PROBLÈMES À RÉSOUDRE
[A] Répondez aux questions suivantes à partir de l'extrait d'entretien ci-dessous.
(i) Quelles normes la conception devait-elle respecter ?
(ii) De quels pays venaient les partenaires cités ?
(iii) De quel client fallait-il respecter les attentes ?
[B] Recopiez fidèlement le passage de l'extrait d'entretien ci-dessous qui va de « Quels ont été » jusqu'à « du client luxembourgeois. » inclus.

TEXTE SOURCE
----------------
Quels ont été les principaux défis rencontrés dans le cadre de ce projet ?

JZ : Le respect des normes à la fois luxembourgeoises et allemandes a été un défi majeur, toute la conception devait s’aligner sur des standards très rigoureux. Cela a nécessité un vrai travail de réadaptation et beaucoup d’échanges pour uniformiser les pratiques. Ce qui a vraiment challengé le tout, c’est la dimension internationale du projet. Nous avons travaillé avec des partenaires de Belgique, d’Allemagne, de Pologne, du Vietnam… Chaque pays a sa propre manière d’aborder la planification hospitalière, son propre niveau de détail à chaque phase du projet. Il a donc fallu expliquer, ajuster, coordonner, tout en respectant les attentes du client luxembourgeois.
----------------
[Données recueillies]
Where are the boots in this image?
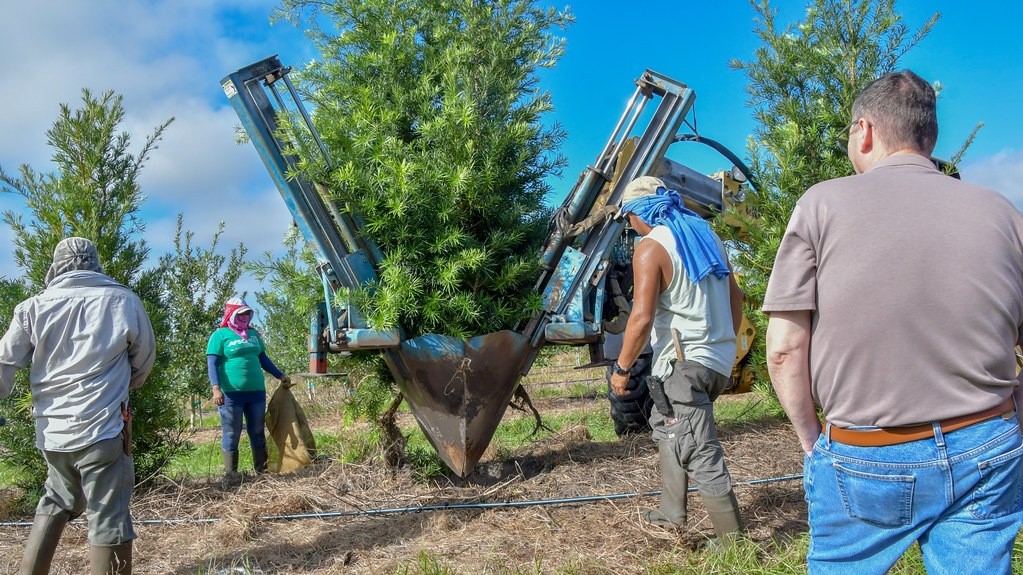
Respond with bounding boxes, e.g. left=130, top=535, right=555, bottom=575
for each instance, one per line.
left=702, top=488, right=745, bottom=553
left=222, top=449, right=238, bottom=475
left=252, top=446, right=268, bottom=476
left=89, top=539, right=132, bottom=575
left=18, top=514, right=67, bottom=575
left=642, top=438, right=688, bottom=530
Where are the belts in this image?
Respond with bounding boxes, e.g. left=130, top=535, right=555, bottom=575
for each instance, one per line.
left=821, top=393, right=1016, bottom=447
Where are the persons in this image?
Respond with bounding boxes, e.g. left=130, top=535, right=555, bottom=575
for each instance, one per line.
left=762, top=69, right=1023, bottom=575
left=0, top=237, right=156, bottom=575
left=207, top=297, right=291, bottom=477
left=610, top=176, right=747, bottom=555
----------------
RÉPONSES PAR TÂCHE
[A]
(i) Les normes luxembourgeoises et allemandes.
(ii) De Belgique, d'Allemagne, de Pologne et du Vietnam.
(iii) Du client luxembourgeois.

[B]
Quels ont été les principaux défis rencontrés dans le cadre de ce projet ?

JZ : Le respect des normes à la fois luxembourgeoises et allemandes a été un défi majeur, toute la conception devait s’aligner sur des standards très rigoureux. Cela a nécessité un vrai travail de réadaptation et beaucoup d’échanges pour uniformiser les pratiques. Ce qui a vraiment challengé le tout, c’est la dimension internationale du projet. Nous avons travaillé avec des partenaires de Belgique, d’Allemagne, de Pologne, du Vietnam… Chaque pays a sa propre manière d’aborder la planification hospitalière, son propre niveau de détail à chaque phase du projet. Il a donc fallu expliquer, ajuster, coordonner, tout en respectant les attentes du client luxembourgeois.